● REQUIRED ACTION: Reproduce the entries below exactly, but only from the line containing "01/11/2017 BATMAN WHITE" to the line containing "ACC 410 Week", inclusive.

..........

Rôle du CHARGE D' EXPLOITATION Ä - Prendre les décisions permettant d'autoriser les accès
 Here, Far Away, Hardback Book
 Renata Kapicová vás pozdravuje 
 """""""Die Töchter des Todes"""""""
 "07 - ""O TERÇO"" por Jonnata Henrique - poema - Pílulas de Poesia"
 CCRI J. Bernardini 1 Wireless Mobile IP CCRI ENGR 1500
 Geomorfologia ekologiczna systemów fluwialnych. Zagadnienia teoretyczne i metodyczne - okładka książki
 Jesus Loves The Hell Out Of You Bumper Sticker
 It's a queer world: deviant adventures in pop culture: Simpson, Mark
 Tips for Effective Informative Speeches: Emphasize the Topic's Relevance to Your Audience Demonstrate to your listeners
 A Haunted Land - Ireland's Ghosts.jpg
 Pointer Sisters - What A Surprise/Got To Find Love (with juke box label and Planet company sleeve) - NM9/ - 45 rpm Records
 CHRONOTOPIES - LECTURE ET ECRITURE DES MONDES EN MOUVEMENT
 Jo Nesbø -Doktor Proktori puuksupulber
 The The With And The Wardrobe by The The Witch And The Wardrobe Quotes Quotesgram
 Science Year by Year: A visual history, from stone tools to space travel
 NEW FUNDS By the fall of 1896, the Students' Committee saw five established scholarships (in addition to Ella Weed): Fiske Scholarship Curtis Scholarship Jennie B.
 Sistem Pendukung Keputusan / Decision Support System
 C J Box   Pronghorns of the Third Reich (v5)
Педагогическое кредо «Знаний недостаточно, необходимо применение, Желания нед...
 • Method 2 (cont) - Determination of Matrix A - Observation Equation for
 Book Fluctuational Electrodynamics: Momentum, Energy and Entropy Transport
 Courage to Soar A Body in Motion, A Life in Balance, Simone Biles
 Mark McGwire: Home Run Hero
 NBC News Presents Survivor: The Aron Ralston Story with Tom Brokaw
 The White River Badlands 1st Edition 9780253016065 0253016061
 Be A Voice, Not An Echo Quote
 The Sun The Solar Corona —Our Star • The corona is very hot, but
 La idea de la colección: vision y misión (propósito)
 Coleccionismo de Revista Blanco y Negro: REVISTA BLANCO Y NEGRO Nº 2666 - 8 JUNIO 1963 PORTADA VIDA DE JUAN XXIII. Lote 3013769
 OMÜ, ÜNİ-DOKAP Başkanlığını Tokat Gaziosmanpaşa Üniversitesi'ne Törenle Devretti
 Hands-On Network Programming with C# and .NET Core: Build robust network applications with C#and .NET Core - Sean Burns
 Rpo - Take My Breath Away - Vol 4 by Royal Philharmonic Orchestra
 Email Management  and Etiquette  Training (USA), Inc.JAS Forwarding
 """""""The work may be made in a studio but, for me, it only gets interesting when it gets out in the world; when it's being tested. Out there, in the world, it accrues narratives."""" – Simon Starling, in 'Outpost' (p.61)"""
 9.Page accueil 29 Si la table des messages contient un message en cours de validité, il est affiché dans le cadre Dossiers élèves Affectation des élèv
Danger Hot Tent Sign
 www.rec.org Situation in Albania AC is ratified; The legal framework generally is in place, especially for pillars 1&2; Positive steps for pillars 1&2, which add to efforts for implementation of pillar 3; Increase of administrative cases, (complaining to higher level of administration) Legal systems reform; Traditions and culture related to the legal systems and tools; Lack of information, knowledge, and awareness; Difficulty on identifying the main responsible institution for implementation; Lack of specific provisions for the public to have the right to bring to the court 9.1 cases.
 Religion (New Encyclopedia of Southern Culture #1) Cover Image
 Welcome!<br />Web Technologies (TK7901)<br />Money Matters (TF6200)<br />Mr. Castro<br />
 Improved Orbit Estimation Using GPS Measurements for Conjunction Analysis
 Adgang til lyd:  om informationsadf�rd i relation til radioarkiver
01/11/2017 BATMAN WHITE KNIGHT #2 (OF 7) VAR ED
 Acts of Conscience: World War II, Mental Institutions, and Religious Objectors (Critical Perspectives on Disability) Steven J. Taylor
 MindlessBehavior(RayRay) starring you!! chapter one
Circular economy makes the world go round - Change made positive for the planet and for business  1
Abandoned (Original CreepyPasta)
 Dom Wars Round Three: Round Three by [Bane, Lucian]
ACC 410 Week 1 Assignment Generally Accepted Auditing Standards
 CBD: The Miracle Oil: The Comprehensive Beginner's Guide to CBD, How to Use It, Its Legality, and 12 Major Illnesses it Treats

..........

● RESPONSE TO THIS TASK:
01/11/2017 BATMAN WHITE KNIGHT #2 (OF 7) VAR ED
 Acts of Conscience: World War II, Mental Institutions, and Religious Objectors (Critical Perspectives on Disability) Steven J. Taylor
 MindlessBehavior(RayRay) starring you!! chapter one
Circular economy makes the world go round - Change made positive for the planet and for business  1
Abandoned (Original CreepyPasta)
 Dom Wars Round Three: Round Three by [Bane, Lucian]
ACC 410 Week 1 Assignment Generally Accepted Auditing Standards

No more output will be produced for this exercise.